The UK government risks squandering a “God-given” opportunity to kickstart the economy and accelerate the shift to renewable energy by failing to reform the planning process for big infrastructure projects, the head of Scottish Power has warned.
Keith Anderson, chief executive of Scottish Power, said that almost two years into the energy crisis the government needed to focus on helping companies speed up the development of wind farms that can help replace expensive gas.
“It only takes us two years to physically build an offshore wind farm but the planning process is fundamentally flawed and means it takes us more like 10 years,” Anderson told the Financial Times.
“We have got a God-given project of work in this country that’s ready to go, the money is there,” he said. “It would kickstart the economy after Covid and the gas crisis and spread investment throughout the country, with money filtering down through local supply chains,” he added, describing it as “an absolutely colossal opportunity”.
The assessment from the head of one of the UK’s biggest energy suppliers comes after the National Audit Office this week warned that the newly formed Department of Energy Security and Net Zero was behind schedule in mapping out how to achieve a rapid expansion of offshore wind and nuclear power.
The department and its predecessors had been too focused on mitigating the short-term pain of rocketing energy bills to the detriment of its long-term strategy, the NAO said.
Anderson, who was among the first to propose support for customers under a plan that eventually became the government’s energy price guarantee, said he had always cautioned this was just a “sticking plaster” for the immediate crisis and that a more enduring solution to support the vulnerable was needed.
The government needed to speed up the permitting process if it wanted wind power to rapidly replace gas in the system, and accelerate improvements in the network too, he argued.
“The wind farms that are coming online today were approved when [former Labour prime minister] Gordon Brown was in power — that’s a long time ago and we need to be much faster to move beyond this crisis,” Anderson said.
The UK is targeting a more than tripling of offshore wind capacity to 50GW by 2030 as part of its energy security strategy following Russia’s full-scale invasion of Ukraine.
Scottish Power has more than 40 onshore wind farms and is developing several offshore projects in UK waters, including the 1.3GW East Anglia Three project as well as three sites in Scottish waters on which it is partnering with Shell that could produce up to 7GW.
Britain’s large coastline and relatively shallow waters make it one of the best sites for offshore wind developments and it already boasts the world’s biggest active farms.
Anderson conceded that the cost of developing wind farms had risen as the price of commodities such as steel and copper had jumped. But unlike rivals Vestas and Orsted, which have warned they may need to shelve planned projects without additional tax breaks in the government’s March Budget, Anderson was more circumspect.
The next licensing auctions were likely to see higher prices, he cautioned, but wind power would probably remain the cheapest form of new electricity.
“Onshore and offshore wind and solar are still the cheapest form of new electricity capacity for the UK,” he said. “If you look at what’s creating the cost pressure, it’s the rising price of steel and copper — that would affect new-build gas stations, carbon capture or nuclear too.”

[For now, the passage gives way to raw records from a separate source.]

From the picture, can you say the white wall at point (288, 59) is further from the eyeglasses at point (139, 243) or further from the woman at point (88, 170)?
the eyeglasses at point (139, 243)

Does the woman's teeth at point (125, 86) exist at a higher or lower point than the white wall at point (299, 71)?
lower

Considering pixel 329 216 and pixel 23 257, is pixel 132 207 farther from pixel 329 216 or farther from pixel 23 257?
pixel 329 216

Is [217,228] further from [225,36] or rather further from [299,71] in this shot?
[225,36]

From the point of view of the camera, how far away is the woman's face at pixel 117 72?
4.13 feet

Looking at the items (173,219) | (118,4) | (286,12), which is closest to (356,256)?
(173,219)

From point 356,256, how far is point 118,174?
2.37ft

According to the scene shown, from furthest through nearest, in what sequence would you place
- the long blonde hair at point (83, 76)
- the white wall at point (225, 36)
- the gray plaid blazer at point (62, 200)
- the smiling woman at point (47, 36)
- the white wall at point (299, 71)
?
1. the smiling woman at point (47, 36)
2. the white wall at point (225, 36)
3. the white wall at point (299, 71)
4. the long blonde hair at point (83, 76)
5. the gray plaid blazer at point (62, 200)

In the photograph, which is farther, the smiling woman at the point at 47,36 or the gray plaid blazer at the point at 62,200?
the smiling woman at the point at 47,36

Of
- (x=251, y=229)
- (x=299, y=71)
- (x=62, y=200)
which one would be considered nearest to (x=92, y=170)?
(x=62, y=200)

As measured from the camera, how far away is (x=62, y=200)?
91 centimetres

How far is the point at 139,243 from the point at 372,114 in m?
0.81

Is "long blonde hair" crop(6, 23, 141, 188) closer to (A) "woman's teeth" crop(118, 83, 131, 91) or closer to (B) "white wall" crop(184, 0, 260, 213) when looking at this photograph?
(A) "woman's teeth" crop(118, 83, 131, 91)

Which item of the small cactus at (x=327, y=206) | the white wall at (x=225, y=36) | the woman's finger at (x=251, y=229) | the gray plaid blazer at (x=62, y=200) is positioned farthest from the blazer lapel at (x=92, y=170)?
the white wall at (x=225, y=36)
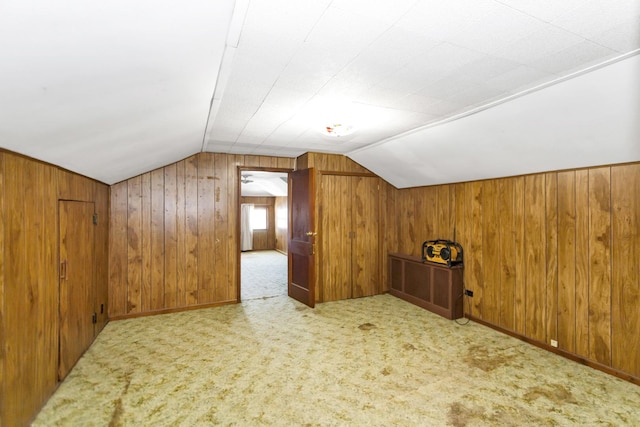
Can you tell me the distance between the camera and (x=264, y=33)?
1517 millimetres

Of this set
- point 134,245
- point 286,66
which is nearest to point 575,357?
point 286,66

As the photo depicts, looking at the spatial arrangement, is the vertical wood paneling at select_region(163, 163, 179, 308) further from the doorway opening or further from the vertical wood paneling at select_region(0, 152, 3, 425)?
the doorway opening

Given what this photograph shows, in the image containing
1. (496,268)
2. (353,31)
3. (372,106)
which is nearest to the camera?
(353,31)

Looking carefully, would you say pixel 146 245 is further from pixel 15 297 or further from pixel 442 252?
pixel 442 252

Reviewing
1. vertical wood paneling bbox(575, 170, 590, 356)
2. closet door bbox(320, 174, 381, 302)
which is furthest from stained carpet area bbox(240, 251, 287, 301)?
vertical wood paneling bbox(575, 170, 590, 356)

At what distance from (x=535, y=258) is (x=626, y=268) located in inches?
28.6

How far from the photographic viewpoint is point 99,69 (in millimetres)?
1258

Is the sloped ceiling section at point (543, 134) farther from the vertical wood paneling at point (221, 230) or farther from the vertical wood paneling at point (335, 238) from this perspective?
the vertical wood paneling at point (221, 230)

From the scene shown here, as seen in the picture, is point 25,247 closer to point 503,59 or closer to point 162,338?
point 162,338

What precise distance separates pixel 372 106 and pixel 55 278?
111 inches

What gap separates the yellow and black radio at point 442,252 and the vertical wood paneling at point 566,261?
1.18 metres

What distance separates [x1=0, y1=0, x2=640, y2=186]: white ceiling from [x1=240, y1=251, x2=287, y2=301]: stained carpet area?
2.98 meters

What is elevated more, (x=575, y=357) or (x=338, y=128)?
(x=338, y=128)

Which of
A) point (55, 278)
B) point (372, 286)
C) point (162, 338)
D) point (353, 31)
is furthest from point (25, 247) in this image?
point (372, 286)
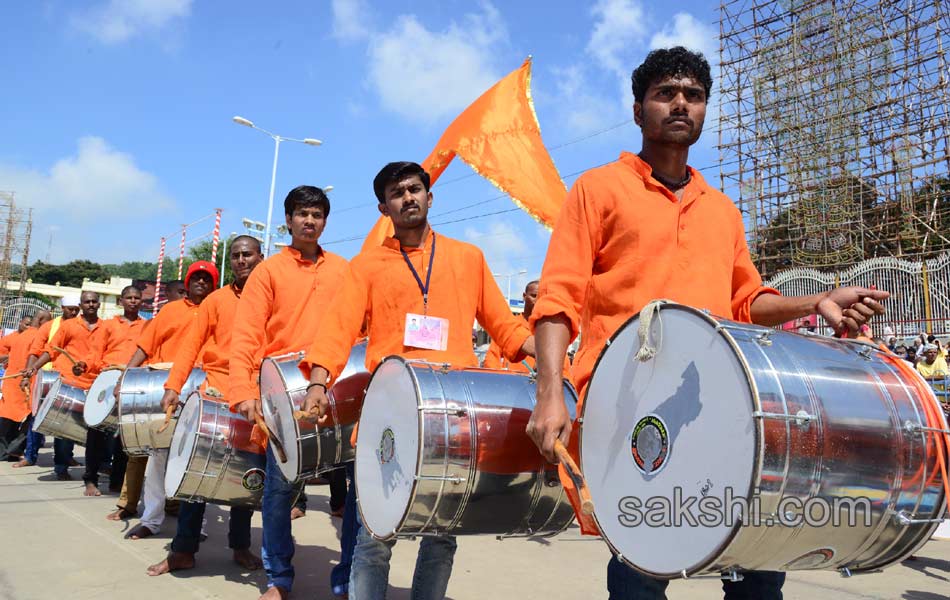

The chief executive said he broadly supported the government continuing to cap the typical UK household gas and electricity bill at £2,500 — as is being discussed by chancellor Jeremy Hunt and energy secretary Grant Shapps — given the recent sharp drop in wholesale energy prices.
The government’s price guarantee is slated to rise to £3,000 in April, a move campaigners have warned could double the number of people in fuel poverty. Household bills are expected to fall in the second half of this year as lower wholesale costs feed through.
“Obviously the cost of keeping it at £2,500 has come down massively so there’s a strong argument for doing it,” Anderson said.